Enlighten me. :)
http://www.w3.org/TR/xhtml11/
Looks like tiny changes from 1.0 plus the inclusion of Ruby (which I know pretty much nothing about):
http://www.w3.org/TR/xhtml11/changes.html#a_changes
For my purposes the only difference is that 1.1 has no name attribute when 1.0 strict does. That is why I will not be able to make affective use of 1.1 when using asp.net elements. I use xhtml on pages without forms, but when I bust out the forms I generally drop back to html 4.01 transitional. I hope asp.net 2 cleans up the output, it would make life easier. I could just do forms the old way, like in asp classic by calling the script from the action, but asp.net allows me to do the same type of stuff asp classic did with a lot less code, I do not want to do it the old way :'(.

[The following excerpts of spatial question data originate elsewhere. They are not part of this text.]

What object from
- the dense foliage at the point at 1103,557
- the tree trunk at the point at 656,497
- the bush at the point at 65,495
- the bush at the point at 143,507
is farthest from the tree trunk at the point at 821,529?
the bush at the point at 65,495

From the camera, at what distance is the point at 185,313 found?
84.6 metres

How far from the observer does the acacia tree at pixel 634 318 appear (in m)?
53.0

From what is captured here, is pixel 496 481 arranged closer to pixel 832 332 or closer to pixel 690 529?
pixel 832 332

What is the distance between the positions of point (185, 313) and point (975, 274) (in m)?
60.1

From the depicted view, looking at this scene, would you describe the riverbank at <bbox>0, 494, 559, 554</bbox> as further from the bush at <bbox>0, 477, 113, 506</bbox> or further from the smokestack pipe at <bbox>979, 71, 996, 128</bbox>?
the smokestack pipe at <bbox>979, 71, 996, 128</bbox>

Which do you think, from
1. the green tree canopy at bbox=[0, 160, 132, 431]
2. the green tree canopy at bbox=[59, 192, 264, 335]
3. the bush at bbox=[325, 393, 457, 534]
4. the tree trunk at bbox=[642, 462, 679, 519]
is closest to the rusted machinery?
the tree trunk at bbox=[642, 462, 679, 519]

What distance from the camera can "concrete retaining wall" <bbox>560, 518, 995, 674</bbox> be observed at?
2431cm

Quote from: peofeoknight on May 11, 2004, 09:20 PM
For my purposes the only difference is that 1.1 has no name attribute when 1.0 strict does. That is why I will not be able to make affective use of 1.1 when using asp.net elements. I use xhtml on pages without forms, but when I bust out the forms I generally drop back to html 4.01 transitional. I hope asp.net 2 cleans up the output, it would make life easier. I could just do forms the old way, like in asp classic by calling the script from the action, but asp.net allows me to do the same type of stuff asp classic did with a lot less code, I do not want to do it the old way :'(.

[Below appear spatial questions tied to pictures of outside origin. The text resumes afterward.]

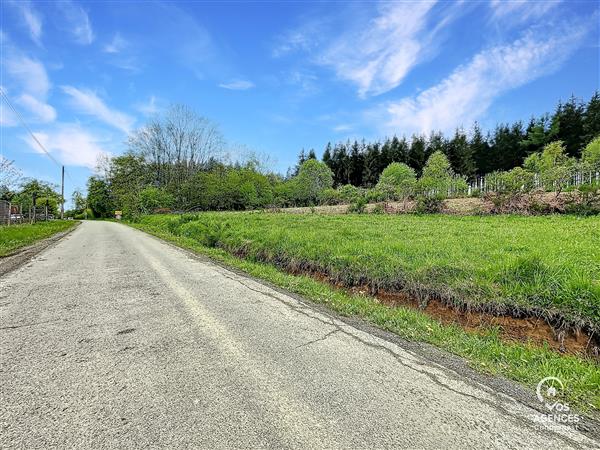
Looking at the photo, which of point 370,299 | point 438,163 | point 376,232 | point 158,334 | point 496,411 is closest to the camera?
point 496,411

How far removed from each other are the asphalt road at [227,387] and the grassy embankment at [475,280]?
0.70 metres

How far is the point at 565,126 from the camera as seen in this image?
4609 centimetres

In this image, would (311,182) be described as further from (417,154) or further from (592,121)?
(592,121)

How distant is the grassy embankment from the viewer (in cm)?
312

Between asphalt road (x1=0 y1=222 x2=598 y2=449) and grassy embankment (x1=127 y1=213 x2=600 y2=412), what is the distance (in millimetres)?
703

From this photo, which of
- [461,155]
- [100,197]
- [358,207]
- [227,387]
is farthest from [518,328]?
[100,197]

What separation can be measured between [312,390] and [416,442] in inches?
31.6

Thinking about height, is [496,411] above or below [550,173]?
below

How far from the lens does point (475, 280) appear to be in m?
4.73

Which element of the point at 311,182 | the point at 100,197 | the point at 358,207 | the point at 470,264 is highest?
the point at 311,182

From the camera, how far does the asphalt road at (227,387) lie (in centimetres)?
185

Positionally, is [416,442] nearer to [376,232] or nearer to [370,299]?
[370,299]

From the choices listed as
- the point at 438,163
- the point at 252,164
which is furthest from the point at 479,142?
the point at 252,164

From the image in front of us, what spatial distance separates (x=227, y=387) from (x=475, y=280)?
4.09 meters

Bleh. Use XHTML 1.1 transitional! :P
Quote from: Myndfyre on May 12, 2004, 01:14 PM
Bleh. Use XHTML 1.1 transitional! :P
I still don't "grasp" XHTML 1.1 strict. If someone could explain it better than W3C, I'd be interested.
I don't believe there is an XHTML 1.1 strict dtd. Afaik, 1.1 is based on 1.0 strict, with even stricter guidelines. It's all or nothing.
I use 1.0 strict, I haven't gotten around to learning about 1.1 either.